Seabad lampau, diyakini juga, selain Sultan dan para keluarga dan kerabatnya, separuh penduduk Brunei Darussalam, tinggal di sini.

Kini Kampong Ayer menjadi salah satu destinasi wisata utama di Brunei Darussalam yang ditetapkan sebagai warisan budaya. Di kampung ini nampak kehidupan masyarakat berbasis budaya air (sungai dan laut) hidup, tumbuh dan berkembang  dengan kesejahteraan hidup yang memadai. Meski masih banyak rumah panggung yang sudah nampak tua dan belum mengalami renovasi.

Dulu seluruh rumah menggunakan konstruksi kayu. Kini  sebagian rumah di Kampong Ayer sudah menggunakan konstruksi tiang pancang beton dan mengikuti perkembangan era global. Dengan konstruksi baru yang lebih modern, rumah-rumah di Kampong Ayer ini bisa bertahan puluhan tahun.

Budaya air yang melatari kehidupan mereka, memungkinkan pemerintah melakukan pembangunan kota Bandar Seri Begawan dengan tata ruang yang lebih terkendali.
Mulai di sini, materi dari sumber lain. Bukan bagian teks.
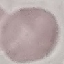

malaria status = uninfected
image type = automatically extracted cell patch, resized to 64 × 64 pixels
stain = Giemsa
preparation = thin blood smear
capture = smartphone through the microscope eyepiece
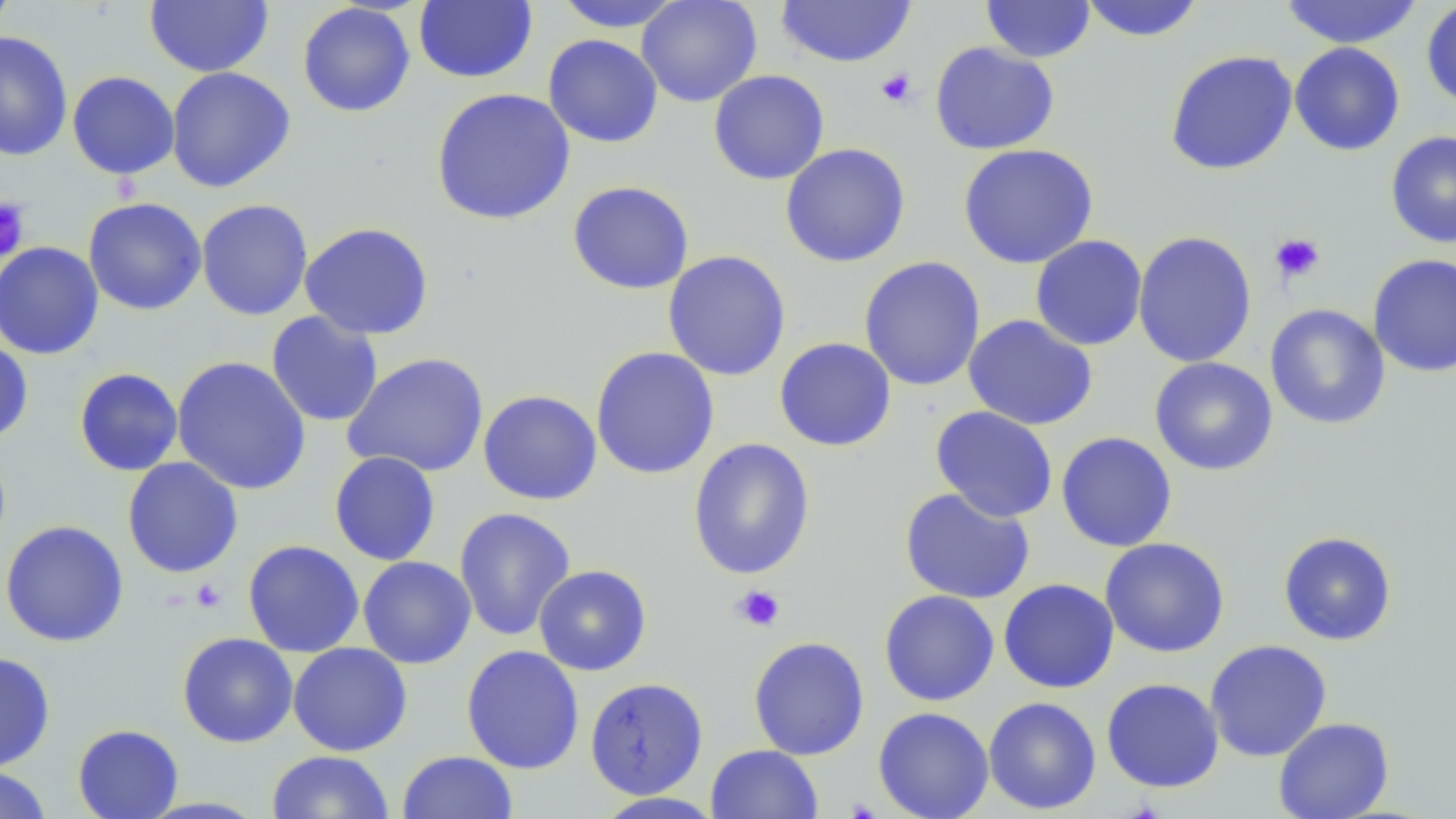 Approximate bounding boxes as (x1,y1)-(x2,y2) corner pairs in pixels. Uninfected red blood cell locations: (0,0)-(17,40), (636,0)-(763,107), (775,0)-(916,68), (1079,0)-(1206,42), (1277,0)-(1425,49), (144,1)-(274,77), (414,1)-(537,84), (553,1)-(688,33), (980,1)-(1096,63), (1421,1)-(1456,110), (297,3)-(416,118), (0,30)-(73,162), (543,34)-(664,148), (930,42)-(1060,155), (1289,42)-(1405,156), (1165,50)-(1298,175), (166,66)-(296,193), (708,69)-(830,185), (67,71)-(180,179), (431,88)-(576,225), (1386,130)-(1456,248), (780,143)-(911,267), (957,143)-(1099,269), (567,181)-(694,295), (82,197)-(207,315), (196,198)-(313,321), (299,222)-(434,340), (1133,230)-(1257,368), (1030,235)-(1147,351), (0,241)-(104,360), (662,250)-(791,381), (1368,253)-(1456,377), (859,256)-(986,391), (1265,304)-(1391,430), (266,311)-(383,427), (962,314)-(1098,430), (0,335)-(34,445), (774,337)-(897,452), (590,347)-(720,480), (342,352)-(489,478), (171,355)-(311,496), (1149,357)-(1278,476), (74,367)-(183,476), (478,390)-(602,505), (930,406)-(1058,522), (1055,431)-(1178,552), (687,437)-(816,580), (329,451)-(441,566), (122,457)-(244,578), (899,487)-(1036,605), (453,506)-(576,641), (0,520)-(129,647), (1278,531)-(1397,646), (1099,537)-(1230,658), (242,539)-(365,657), (358,556)-(476,669), (534,565)-(652,676), (998,578)-(1120,693), (878,590)-(1000,706), (177,632)-(298,748), (748,636)-(870,760), (1205,639)-(1332,762), (288,642)-(412,756), (461,645)-(584,774), (0,651)-(56,772), (584,677)-(709,799), (1101,678)-(1224,793), (983,696)-(1102,814), (872,706)-(994,819), (1273,717)-(1394,819), (72,724)-(184,819), (705,744)-(824,819), (266,750)-(394,818), (397,750)-(518,818), (0,766)-(52,819), (592,792)-(726,818). Platelet locations: (876,67)-(917,107), (0,198)-(30,262), (1269,232)-(1325,284), (190,578)-(227,612), (731,584)-(784,633). Slide-level diagnosis: no evidence of blood parasites. Light microscopy. One field of a larger specimen. Captured at 1000x magnification. May-Grünwald-Giemsa-stained preparation. Image is 1456×819 pixels. Thin blood smear.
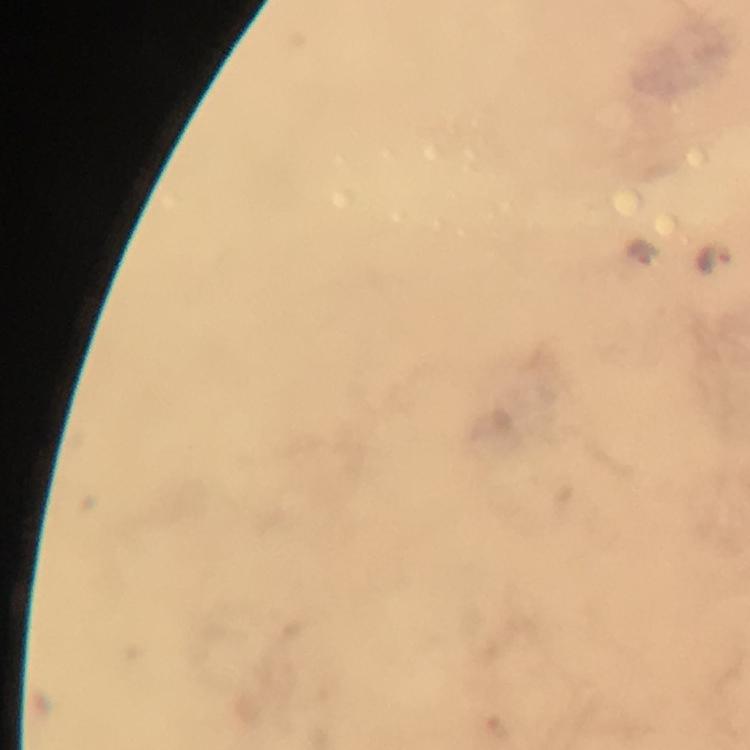

Approximate centers as (x, y) in pixels.
Summary:
  - Malaria parasite locations: (641, 254), (715, 260)
  - Image size: 750×750 pixels
  - Magnification: 100x
  - Stain: Giemsa
  - Capture: smartphone camera through the microscope
  - Cropped from: one field of view
  - Context: from a diagnostic examination for malaria
  - Preparation: thick blood film
  - Immersion oil: applied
Terutama, karena secara kultural, mereka tidak memerlukan lahan.

Di sisi lain, masyarakat Kampong Ayer mempunyai tanggungjawab personal dan sosial mengelola permukiman mereka, tanpa harus merusak sungai. Karena Kampong Ayer dipelihara dan dikembangkan sesuai dengan standar permukiman kota yang memperhatikan aspek sanitasi yang baik. Terutama dalam mengelola sampah rumah tangga dengan sistem pemusnahan berbasis teknologi sanitasi.

Kampong Ayer juga dilengkapi dengan fasilitas pos bomba (pemadam kebakaran), stasiun pengisian bahan bakar dan gas, pasar, kantor pos, dan pos pelayanan listrik. 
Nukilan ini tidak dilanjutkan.